> EXTRACTED TEXT:
————

Re: [PATCH v2] rust: page: add byte-wise atomic memory copy methods

From: Peter Zijlstra

Date: Tue Feb 17 2026 - 05:28:24 EST

On Tue, Feb 17, 2026 at 10:01:56AM +0000, Alice Ryhl wrote:
> On Tue, Feb 17, 2026 at 10:45:15AM +0100, Peter Zijlstra wrote:
> > On Tue, Feb 17, 2026 at 09:33:40AM +0000, Alice Ryhl wrote:
> > > On Tue, Feb 17, 2026 at 10:13:48AM +0100, Peter Zijlstra wrote:
> > > > On Fri, Feb 13, 2026 at 08:19:17AM -0800, Boqun Feng wrote:
> > > > > Well, in standard C, technically memcpy() has the same problem as Rust's
> > > > > `core::ptr::copy()` and `core::ptr::copy_nonoverlapping()`, i.e. they
> > > > > are vulnerable to data races. Our in-kernel memcpy() on the other hand
> > > > > doesn't have this problem. Why? Because it's volatile byte-wise atomic
> > > > > per the implementation.

————

> DATASET EXCERPTS:
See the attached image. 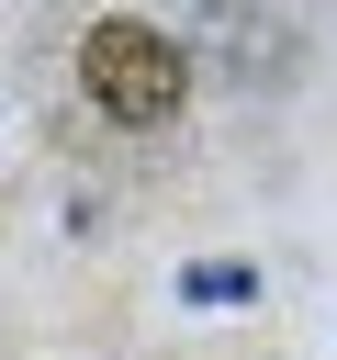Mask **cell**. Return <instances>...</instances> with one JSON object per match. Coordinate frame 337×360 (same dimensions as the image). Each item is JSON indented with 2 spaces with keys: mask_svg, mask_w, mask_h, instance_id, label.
Instances as JSON below:
<instances>
[{
  "mask_svg": "<svg viewBox=\"0 0 337 360\" xmlns=\"http://www.w3.org/2000/svg\"><path fill=\"white\" fill-rule=\"evenodd\" d=\"M79 90L101 101V124L146 135V124H168V112H180L191 56H180L157 22H90V45H79Z\"/></svg>",
  "mask_w": 337,
  "mask_h": 360,
  "instance_id": "6da1fadb",
  "label": "cell"
},
{
  "mask_svg": "<svg viewBox=\"0 0 337 360\" xmlns=\"http://www.w3.org/2000/svg\"><path fill=\"white\" fill-rule=\"evenodd\" d=\"M191 292H202V304H236V292H258V270H225V259H202V270H191Z\"/></svg>",
  "mask_w": 337,
  "mask_h": 360,
  "instance_id": "7a4b0ae2",
  "label": "cell"
}]
</instances>
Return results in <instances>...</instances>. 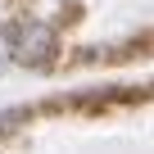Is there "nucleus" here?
<instances>
[{"instance_id":"1","label":"nucleus","mask_w":154,"mask_h":154,"mask_svg":"<svg viewBox=\"0 0 154 154\" xmlns=\"http://www.w3.org/2000/svg\"><path fill=\"white\" fill-rule=\"evenodd\" d=\"M9 50H14L18 63H27V68H45V63L54 59V27L41 23V18H23V23L9 27Z\"/></svg>"}]
</instances>
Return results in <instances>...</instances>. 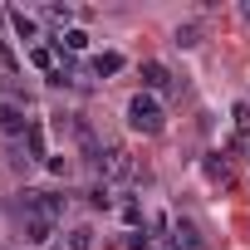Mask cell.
I'll use <instances>...</instances> for the list:
<instances>
[{
    "instance_id": "6da1fadb",
    "label": "cell",
    "mask_w": 250,
    "mask_h": 250,
    "mask_svg": "<svg viewBox=\"0 0 250 250\" xmlns=\"http://www.w3.org/2000/svg\"><path fill=\"white\" fill-rule=\"evenodd\" d=\"M162 123H167V113H162V103L152 98V93H138L133 103H128V128L133 133H162Z\"/></svg>"
},
{
    "instance_id": "7a4b0ae2",
    "label": "cell",
    "mask_w": 250,
    "mask_h": 250,
    "mask_svg": "<svg viewBox=\"0 0 250 250\" xmlns=\"http://www.w3.org/2000/svg\"><path fill=\"white\" fill-rule=\"evenodd\" d=\"M93 172L103 177V187H108V182H123V177H143V172L133 167V157H128V147H118V143H108V147L98 152V162H93Z\"/></svg>"
},
{
    "instance_id": "3957f363",
    "label": "cell",
    "mask_w": 250,
    "mask_h": 250,
    "mask_svg": "<svg viewBox=\"0 0 250 250\" xmlns=\"http://www.w3.org/2000/svg\"><path fill=\"white\" fill-rule=\"evenodd\" d=\"M64 206H69V196H59V191H25V216H49V221H59Z\"/></svg>"
},
{
    "instance_id": "277c9868",
    "label": "cell",
    "mask_w": 250,
    "mask_h": 250,
    "mask_svg": "<svg viewBox=\"0 0 250 250\" xmlns=\"http://www.w3.org/2000/svg\"><path fill=\"white\" fill-rule=\"evenodd\" d=\"M172 240H177V250H206V240H201V230L187 221V216H177L172 221Z\"/></svg>"
},
{
    "instance_id": "5b68a950",
    "label": "cell",
    "mask_w": 250,
    "mask_h": 250,
    "mask_svg": "<svg viewBox=\"0 0 250 250\" xmlns=\"http://www.w3.org/2000/svg\"><path fill=\"white\" fill-rule=\"evenodd\" d=\"M0 133H10V138L30 133V118H25V108H15V103H0Z\"/></svg>"
},
{
    "instance_id": "8992f818",
    "label": "cell",
    "mask_w": 250,
    "mask_h": 250,
    "mask_svg": "<svg viewBox=\"0 0 250 250\" xmlns=\"http://www.w3.org/2000/svg\"><path fill=\"white\" fill-rule=\"evenodd\" d=\"M49 235H54V221L49 216H25V240L30 245H49Z\"/></svg>"
},
{
    "instance_id": "52a82bcc",
    "label": "cell",
    "mask_w": 250,
    "mask_h": 250,
    "mask_svg": "<svg viewBox=\"0 0 250 250\" xmlns=\"http://www.w3.org/2000/svg\"><path fill=\"white\" fill-rule=\"evenodd\" d=\"M143 88H177V83H172V74H167V64H157V59H147V64H143Z\"/></svg>"
},
{
    "instance_id": "ba28073f",
    "label": "cell",
    "mask_w": 250,
    "mask_h": 250,
    "mask_svg": "<svg viewBox=\"0 0 250 250\" xmlns=\"http://www.w3.org/2000/svg\"><path fill=\"white\" fill-rule=\"evenodd\" d=\"M59 250H93V226H74V230L64 235Z\"/></svg>"
},
{
    "instance_id": "9c48e42d",
    "label": "cell",
    "mask_w": 250,
    "mask_h": 250,
    "mask_svg": "<svg viewBox=\"0 0 250 250\" xmlns=\"http://www.w3.org/2000/svg\"><path fill=\"white\" fill-rule=\"evenodd\" d=\"M25 147H30V157H44V162H49V143H44V128H40V123H30Z\"/></svg>"
},
{
    "instance_id": "30bf717a",
    "label": "cell",
    "mask_w": 250,
    "mask_h": 250,
    "mask_svg": "<svg viewBox=\"0 0 250 250\" xmlns=\"http://www.w3.org/2000/svg\"><path fill=\"white\" fill-rule=\"evenodd\" d=\"M10 25H15V35H20V40H35V35H40L35 15H25V10H10Z\"/></svg>"
},
{
    "instance_id": "8fae6325",
    "label": "cell",
    "mask_w": 250,
    "mask_h": 250,
    "mask_svg": "<svg viewBox=\"0 0 250 250\" xmlns=\"http://www.w3.org/2000/svg\"><path fill=\"white\" fill-rule=\"evenodd\" d=\"M118 69H123V54H113V49L93 59V74H98V79H103V74H118Z\"/></svg>"
},
{
    "instance_id": "7c38bea8",
    "label": "cell",
    "mask_w": 250,
    "mask_h": 250,
    "mask_svg": "<svg viewBox=\"0 0 250 250\" xmlns=\"http://www.w3.org/2000/svg\"><path fill=\"white\" fill-rule=\"evenodd\" d=\"M230 118H235V138H250V103H235Z\"/></svg>"
},
{
    "instance_id": "4fadbf2b",
    "label": "cell",
    "mask_w": 250,
    "mask_h": 250,
    "mask_svg": "<svg viewBox=\"0 0 250 250\" xmlns=\"http://www.w3.org/2000/svg\"><path fill=\"white\" fill-rule=\"evenodd\" d=\"M177 44H182V49H196V44H201V30H196V25H177Z\"/></svg>"
},
{
    "instance_id": "5bb4252c",
    "label": "cell",
    "mask_w": 250,
    "mask_h": 250,
    "mask_svg": "<svg viewBox=\"0 0 250 250\" xmlns=\"http://www.w3.org/2000/svg\"><path fill=\"white\" fill-rule=\"evenodd\" d=\"M30 59H35L40 69H49V74H54V49H49V44H35V49H30Z\"/></svg>"
},
{
    "instance_id": "9a60e30c",
    "label": "cell",
    "mask_w": 250,
    "mask_h": 250,
    "mask_svg": "<svg viewBox=\"0 0 250 250\" xmlns=\"http://www.w3.org/2000/svg\"><path fill=\"white\" fill-rule=\"evenodd\" d=\"M123 245H128V250H152V235H147V230H128Z\"/></svg>"
},
{
    "instance_id": "2e32d148",
    "label": "cell",
    "mask_w": 250,
    "mask_h": 250,
    "mask_svg": "<svg viewBox=\"0 0 250 250\" xmlns=\"http://www.w3.org/2000/svg\"><path fill=\"white\" fill-rule=\"evenodd\" d=\"M206 172H211V177H221V182H226V177H230V162H226V157H221V152H216V157H206Z\"/></svg>"
},
{
    "instance_id": "e0dca14e",
    "label": "cell",
    "mask_w": 250,
    "mask_h": 250,
    "mask_svg": "<svg viewBox=\"0 0 250 250\" xmlns=\"http://www.w3.org/2000/svg\"><path fill=\"white\" fill-rule=\"evenodd\" d=\"M0 69H10V74H15V69H20V59H15V49H10V44H5V40H0Z\"/></svg>"
},
{
    "instance_id": "ac0fdd59",
    "label": "cell",
    "mask_w": 250,
    "mask_h": 250,
    "mask_svg": "<svg viewBox=\"0 0 250 250\" xmlns=\"http://www.w3.org/2000/svg\"><path fill=\"white\" fill-rule=\"evenodd\" d=\"M88 201H93L98 211H108V206H113V196H108V187H93V191H88Z\"/></svg>"
},
{
    "instance_id": "d6986e66",
    "label": "cell",
    "mask_w": 250,
    "mask_h": 250,
    "mask_svg": "<svg viewBox=\"0 0 250 250\" xmlns=\"http://www.w3.org/2000/svg\"><path fill=\"white\" fill-rule=\"evenodd\" d=\"M44 20H49V25H69V10H64V5H49Z\"/></svg>"
},
{
    "instance_id": "ffe728a7",
    "label": "cell",
    "mask_w": 250,
    "mask_h": 250,
    "mask_svg": "<svg viewBox=\"0 0 250 250\" xmlns=\"http://www.w3.org/2000/svg\"><path fill=\"white\" fill-rule=\"evenodd\" d=\"M123 221H128V226H133V230H138V221H143V211H138V206H133V201H128V206H123Z\"/></svg>"
}]
</instances>
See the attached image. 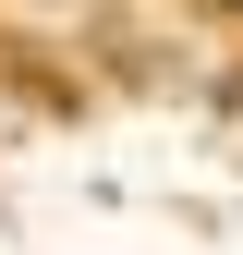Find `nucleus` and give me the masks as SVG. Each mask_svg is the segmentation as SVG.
Instances as JSON below:
<instances>
[{"label":"nucleus","mask_w":243,"mask_h":255,"mask_svg":"<svg viewBox=\"0 0 243 255\" xmlns=\"http://www.w3.org/2000/svg\"><path fill=\"white\" fill-rule=\"evenodd\" d=\"M231 12H243V0H231Z\"/></svg>","instance_id":"1"}]
</instances>
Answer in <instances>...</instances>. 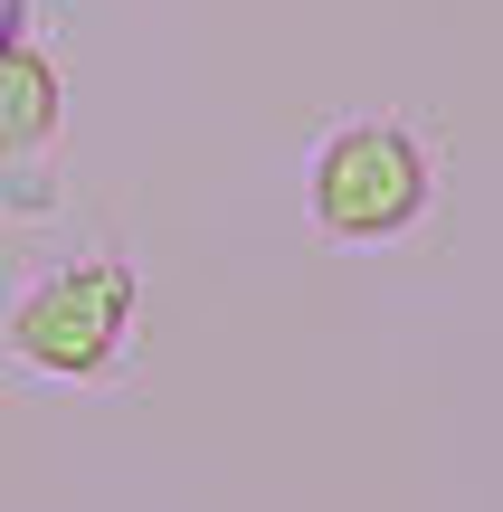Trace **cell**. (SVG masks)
I'll return each mask as SVG.
<instances>
[{
  "label": "cell",
  "mask_w": 503,
  "mask_h": 512,
  "mask_svg": "<svg viewBox=\"0 0 503 512\" xmlns=\"http://www.w3.org/2000/svg\"><path fill=\"white\" fill-rule=\"evenodd\" d=\"M124 332H133V275L105 266V256L57 266L48 285H29L19 313H10V351L29 370H48V380H95V370L124 351Z\"/></svg>",
  "instance_id": "6da1fadb"
},
{
  "label": "cell",
  "mask_w": 503,
  "mask_h": 512,
  "mask_svg": "<svg viewBox=\"0 0 503 512\" xmlns=\"http://www.w3.org/2000/svg\"><path fill=\"white\" fill-rule=\"evenodd\" d=\"M428 209V152L399 124H342L314 152V219L333 238H399V228Z\"/></svg>",
  "instance_id": "7a4b0ae2"
},
{
  "label": "cell",
  "mask_w": 503,
  "mask_h": 512,
  "mask_svg": "<svg viewBox=\"0 0 503 512\" xmlns=\"http://www.w3.org/2000/svg\"><path fill=\"white\" fill-rule=\"evenodd\" d=\"M57 105H67V95H57V67L38 48H0V162H10V152H38L57 133Z\"/></svg>",
  "instance_id": "3957f363"
},
{
  "label": "cell",
  "mask_w": 503,
  "mask_h": 512,
  "mask_svg": "<svg viewBox=\"0 0 503 512\" xmlns=\"http://www.w3.org/2000/svg\"><path fill=\"white\" fill-rule=\"evenodd\" d=\"M0 48H19V0H0Z\"/></svg>",
  "instance_id": "277c9868"
}]
</instances>
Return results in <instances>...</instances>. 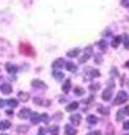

————

> GIVEN PROBLEM: Can you write what comes next in the mailing-list thread about byte-wise atomic memory copy methods for Rust, picking up right after its last line?

> OUTPUT FOR THIS TASK:
> > > >
> > > > Look at arch/x86/lib/memcpy_64.S, plenty of movq variants there. Not
> > > > byte-wise.
> > >
> > > movq is a valid implementation of 8 byte-wise copies.
> > >
> > > > Also, not a single atomic operation in sight.
> > >
> > > Relaxed atomics are just mov ops.
> >
> > They are not atomics at all.
>
> Atomic loads and stores are just mov ops, right? Sure, RMW operations do
> more complex stuff, but I'm pretty sure that relaxed atomic loads/stores
> generally are compiled as mov ops.

Yeah, because they're not in fact atomic. I have, on various occasions,
told people to not use atomic_t if all they end up doing is atomic_set()
and atomic_read(). They're just loads and stores, nothing atomic about
them.

They are just there to complete the interactions with the actual RmW
operations.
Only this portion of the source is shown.